**Task to complete**
Give the entries again exactly, every one of them.

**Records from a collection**
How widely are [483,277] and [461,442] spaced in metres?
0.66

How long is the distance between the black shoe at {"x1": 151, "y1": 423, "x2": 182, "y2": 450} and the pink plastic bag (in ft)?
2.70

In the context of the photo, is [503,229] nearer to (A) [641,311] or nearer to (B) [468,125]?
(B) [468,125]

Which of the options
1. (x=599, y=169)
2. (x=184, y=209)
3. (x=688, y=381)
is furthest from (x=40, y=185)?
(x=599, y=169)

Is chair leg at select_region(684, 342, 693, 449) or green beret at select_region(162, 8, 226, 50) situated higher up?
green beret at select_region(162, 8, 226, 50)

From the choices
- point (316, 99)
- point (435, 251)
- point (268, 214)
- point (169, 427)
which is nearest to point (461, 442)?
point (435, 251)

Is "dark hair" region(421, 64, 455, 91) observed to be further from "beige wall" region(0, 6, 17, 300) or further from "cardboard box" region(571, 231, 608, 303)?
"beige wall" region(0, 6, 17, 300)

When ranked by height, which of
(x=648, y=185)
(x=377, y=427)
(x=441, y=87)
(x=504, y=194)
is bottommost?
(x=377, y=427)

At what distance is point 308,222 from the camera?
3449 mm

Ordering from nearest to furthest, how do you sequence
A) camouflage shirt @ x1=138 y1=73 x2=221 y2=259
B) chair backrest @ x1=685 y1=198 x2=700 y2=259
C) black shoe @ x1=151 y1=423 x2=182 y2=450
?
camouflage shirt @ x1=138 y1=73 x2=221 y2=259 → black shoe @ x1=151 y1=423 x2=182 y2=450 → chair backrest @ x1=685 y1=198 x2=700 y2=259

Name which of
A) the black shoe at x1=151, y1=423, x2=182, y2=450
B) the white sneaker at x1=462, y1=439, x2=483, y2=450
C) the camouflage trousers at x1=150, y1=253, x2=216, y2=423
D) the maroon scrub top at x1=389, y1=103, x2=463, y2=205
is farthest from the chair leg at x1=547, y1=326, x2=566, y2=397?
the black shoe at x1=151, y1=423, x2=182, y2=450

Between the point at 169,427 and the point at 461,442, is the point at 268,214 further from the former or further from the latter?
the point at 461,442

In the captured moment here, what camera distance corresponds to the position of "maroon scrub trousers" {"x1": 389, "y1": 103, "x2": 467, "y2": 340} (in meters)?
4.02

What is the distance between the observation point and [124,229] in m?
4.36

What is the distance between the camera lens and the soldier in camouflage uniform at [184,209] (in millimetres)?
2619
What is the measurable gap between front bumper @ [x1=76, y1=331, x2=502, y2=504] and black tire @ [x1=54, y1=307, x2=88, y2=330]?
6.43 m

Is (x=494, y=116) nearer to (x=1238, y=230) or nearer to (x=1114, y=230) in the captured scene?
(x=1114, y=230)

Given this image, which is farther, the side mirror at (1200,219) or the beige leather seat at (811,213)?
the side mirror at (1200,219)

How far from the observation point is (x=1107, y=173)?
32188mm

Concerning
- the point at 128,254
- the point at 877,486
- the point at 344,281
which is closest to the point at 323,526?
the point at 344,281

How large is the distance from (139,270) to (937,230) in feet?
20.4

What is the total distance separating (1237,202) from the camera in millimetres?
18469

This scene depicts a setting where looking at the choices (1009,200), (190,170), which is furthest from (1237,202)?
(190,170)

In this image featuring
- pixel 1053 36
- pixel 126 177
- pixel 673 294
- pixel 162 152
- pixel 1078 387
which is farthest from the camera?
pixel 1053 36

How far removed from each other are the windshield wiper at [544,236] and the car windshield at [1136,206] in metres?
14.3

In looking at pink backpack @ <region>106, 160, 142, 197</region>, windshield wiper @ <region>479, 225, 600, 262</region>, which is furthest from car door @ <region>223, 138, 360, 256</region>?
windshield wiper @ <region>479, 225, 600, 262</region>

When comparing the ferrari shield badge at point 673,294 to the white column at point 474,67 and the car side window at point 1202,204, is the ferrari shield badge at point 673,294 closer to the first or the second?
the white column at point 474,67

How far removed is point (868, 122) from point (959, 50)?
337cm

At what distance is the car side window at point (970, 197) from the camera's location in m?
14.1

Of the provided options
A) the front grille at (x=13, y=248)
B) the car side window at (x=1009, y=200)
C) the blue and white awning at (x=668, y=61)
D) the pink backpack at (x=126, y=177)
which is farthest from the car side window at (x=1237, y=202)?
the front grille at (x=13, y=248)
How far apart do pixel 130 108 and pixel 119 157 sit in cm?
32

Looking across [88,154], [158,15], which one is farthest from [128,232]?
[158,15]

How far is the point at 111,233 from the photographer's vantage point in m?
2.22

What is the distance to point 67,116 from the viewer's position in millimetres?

**Worked answer**
How widely are [483,277] and [461,442] spaced in metres?
0.66

How long is the distance between the black shoe at {"x1": 151, "y1": 423, "x2": 182, "y2": 450} and the pink plastic bag (in ft)?
2.70

In the context of the photo, is [503,229] nearer to (A) [641,311] or nearer to (B) [468,125]?
(B) [468,125]

Which of the options
1. (x=599, y=169)
2. (x=184, y=209)
3. (x=688, y=381)
is furthest from (x=40, y=185)?
(x=599, y=169)

Is chair leg at select_region(684, 342, 693, 449) or green beret at select_region(162, 8, 226, 50) situated higher up?
green beret at select_region(162, 8, 226, 50)

From the choices
- point (316, 99)
- point (435, 251)
- point (268, 214)
- point (169, 427)
which is nearest to point (461, 442)?
point (435, 251)

Is "dark hair" region(421, 64, 455, 91) observed to be further from "beige wall" region(0, 6, 17, 300) or further from "cardboard box" region(571, 231, 608, 303)?
"beige wall" region(0, 6, 17, 300)

When ranked by height, which of
(x=648, y=185)
(x=377, y=427)
(x=441, y=87)
(x=504, y=194)
is bottommost?
(x=377, y=427)

At what distance is point 308,222 from the camera?
3449 mm

Ordering from nearest to furthest, how do you sequence
A) camouflage shirt @ x1=138 y1=73 x2=221 y2=259
B) chair backrest @ x1=685 y1=198 x2=700 y2=259
C) black shoe @ x1=151 y1=423 x2=182 y2=450
?
camouflage shirt @ x1=138 y1=73 x2=221 y2=259 → black shoe @ x1=151 y1=423 x2=182 y2=450 → chair backrest @ x1=685 y1=198 x2=700 y2=259

Name which of
A) the black shoe at x1=151, y1=423, x2=182, y2=450
B) the white sneaker at x1=462, y1=439, x2=483, y2=450
C) the camouflage trousers at x1=150, y1=253, x2=216, y2=423
D) the maroon scrub top at x1=389, y1=103, x2=463, y2=205
is farthest from the chair leg at x1=547, y1=326, x2=566, y2=397?
the black shoe at x1=151, y1=423, x2=182, y2=450

Between the point at 169,427 and the point at 461,442, is the point at 268,214 further from the former or further from the latter?
the point at 461,442

In the captured moment here, what camera distance corresponds to the position of "maroon scrub trousers" {"x1": 389, "y1": 103, "x2": 467, "y2": 340} (in meters)?
4.02

What is the distance between the observation point and [124,229] in m?
4.36

What is the distance between the camera lens and the soldier in camouflage uniform at [184,209] (in millimetres)?
2619
What is the measurable gap between front bumper @ [x1=76, y1=331, x2=502, y2=504] and black tire @ [x1=54, y1=307, x2=88, y2=330]?
6.43 m

Is (x=494, y=116) nearer to (x=1238, y=230) or nearer to (x=1114, y=230) in the captured scene?
(x=1114, y=230)

Given this image, which is farther, the side mirror at (1200,219) or the beige leather seat at (811,213)?
the side mirror at (1200,219)

How far from the observation point is (x=1107, y=173)?
32188mm

Concerning
- the point at 128,254
- the point at 877,486
- the point at 344,281
which is closest to the point at 323,526?
the point at 344,281

How large is the distance from (139,270) to (937,230) in feet?
20.4

What is the total distance separating (1237,202) from the camera in millimetres?
18469

This scene depicts a setting where looking at the choices (1009,200), (190,170), which is furthest from (1237,202)?
(190,170)

In this image featuring
- pixel 1053 36
- pixel 126 177
- pixel 673 294
- pixel 162 152
- pixel 1078 387
which is farthest from the camera?
pixel 1053 36

How far removed from each other are the windshield wiper at [544,236] and the car windshield at [1136,206] in metres?
14.3

In looking at pink backpack @ <region>106, 160, 142, 197</region>, windshield wiper @ <region>479, 225, 600, 262</region>, which is furthest from car door @ <region>223, 138, 360, 256</region>?
windshield wiper @ <region>479, 225, 600, 262</region>

When comparing the ferrari shield badge at point 673,294 to the white column at point 474,67 and the car side window at point 1202,204, is the ferrari shield badge at point 673,294 closer to the first or the second?
the white column at point 474,67

How far removed is point (868, 122) from point (959, 50)?
337cm

At what distance is the car side window at point (970, 197) from the camera's location in m?
14.1

Of the provided options
A) the front grille at (x=13, y=248)
B) the car side window at (x=1009, y=200)
C) the blue and white awning at (x=668, y=61)
D) the pink backpack at (x=126, y=177)
which is farthest from the car side window at (x=1237, y=202)?
the front grille at (x=13, y=248)
How far apart do pixel 130 108 and pixel 119 157 sit in cm?
32

Looking across [88,154], [158,15], which one is farthest from [128,232]?
[158,15]

How far is the point at 111,233 from the photographer's vantage point in m?
2.22

What is the distance to point 67,116 from the viewer's position in millimetres?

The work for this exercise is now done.